TRECHO DO TEXTO:
* * * * * * *

Tendo dificuldades para fazer valer plenamente seu
ponto de vista na Organização Mundial do Comércio, os EUA tentam outras vias
para impor seus interesses.
Paulo Kliass* // www.cartamaior.com.br
Com a nossa pauta tupiniquim absolutamente tomada
pelas notícias envolvendo o golpichment, o austericídio e as contas suíças
milionárias do terceiro colocado na linha sucessória da República, é
compreensível que muito pouco espaço esteja sendo conferido a uma importante
articulação levada a cabo pela diplomacia norte-americana.
Trata-se da Parceria Trans-Pacífica (TPP, da sigla em inglês “Trans-Pacific Partnership”), uma estratégia em desenvolvimento que
pretende ocupar o espaço vazio ainda existente nas relações econômicas
internacionais. O governo do Presidente Obama obteve a aprovação de um sistema
de “fast track” por parte do Congresso para o assunto, fato que garante maior
agilidade ao Poder Executivo na condução das negociações e no desenho final do
modelo de diplomacia econômica em curso.
O acordo em gestação prevê a inclusão de temas
amplos, como o comércio de bens e de serviços, além de propriedade intelectual,
patentes e direitos autorais. Como o próprio nome deixa a entender, os 11
países signatários iniciais estão todos voltados para a costa oeste
norte-americana, em direção ao Oceano Pacífico. São eles: Canadá, México,
Chile, Peru, Japão, Austrália, Nova Zelândia, Malásia, Cingapura, Vietnã e
Brunei. Apesar de não se constituir enquanto bloco econômico, a iniciativa
contempla o potencial econômico de 40% do PIB mundial. Ainda que não conte com
a participação de gigantes como Índia, China ou Rússia, o mercado do TPP pode
ser avaliado pelos 800 milhões de habitantes de seus países.
TPP e o mundo multipolar.
Um diferencial significativo em relação aos acordos
congêneres construídos até os dias de hoje refere-se ao poder concedido às grandes
corporações multinacionais nas soluções de questões e pendências. Ao contrário
do que ocorre atualmente, o setor privado vai ter o mesmo poder conferido aos
Estados nacionais na condição de atores e interlocutores nos litígios e nos
processos decisórios. Se imaginarmos o poder de fogo dos gigantes dos negócios
globais, veremos que muitas das vezes são superiores à dimensão econômica de muitos países. O risco estratégico de se oferecer tamanho poder ao capital nas
relações diplomáticas é o retrocesso na mediação e a imposição da lógica
explícita do lucro nas negociações internacionais.

* * * * * * *

MATERIAL FORNECIDO:
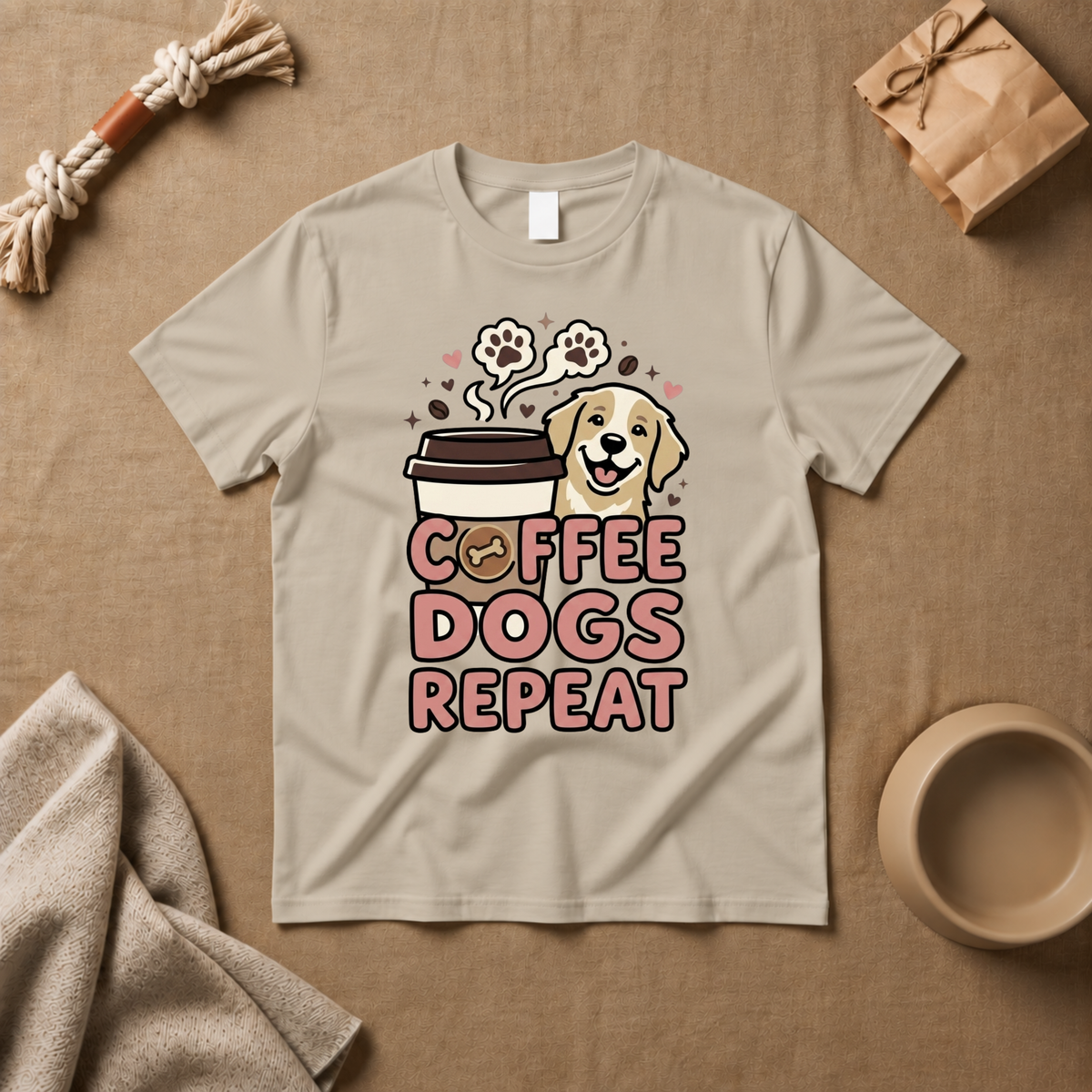 Coffee Dogs Repeat T-Shirt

* * * * * * *

TAREFAS A REALIZAR:
1: De acordo com o texto sobre a Parceria Trans-Pacífica, que porcentagem do PIB mundial a iniciativa contempla?
2: Escreva a continuação do texto sobre a Parceria Trans-Pacífica a partir da última frase apresentada.

RESPOSTAS DADAS:
1: A iniciativa contempla o potencial econômico de 40% do PIB mundial.

2:
O surgimento de tal iniciativa diplomática ocorre
num momento em que a cena mundial está marcada pela falta de inciativa
consolidada no universo do comércio entre as nações. Desde o fim do antigo
bloco do socialismo, paradoxalmente observa-se uma queda paulatina da
supremacia exercida pelos Estados Unidos na dinâmica de acumulação global. A
superação do mundo bipolar deu origem a um quadro de incerteza e instabilidade,
mas com a marca inequívoca da multipolaridade.
Além da trajetória de consolidação do poderio
chinês, assistiu-se ao fortalecimento de iniciativas e de blocos regionais, um
pouco na sequência da União Européia. Assim foi com o MERCOSUL, com o NAFTA,
com os diversos arranjos na África, na Ásia e no Oriente, além da falida
tentativa de constituição da ALCA. A experiência mais recente dos BRICS também
se soma a esse conjunto amplo de busca de saídas que envolva alguma forma de
articulação diplomática e comercial.
EUA passam ao largo da OMC.
Tendo em vista as dificuldades de fazer valer
plenamente seu ponto de vista no interior da Organização Mundial do Comércio
(OMC), os Estados Unidos tentam várias iniciativas por outras vias. É o caso
desse arranjo voltado para o Pacífico, que passa ao largo da União Européia, da
África e da China, mas busca uma rearticulação econômico-internacional pelas
beiradas, envolvendo um conjunto de países tão díspares quanto distantes.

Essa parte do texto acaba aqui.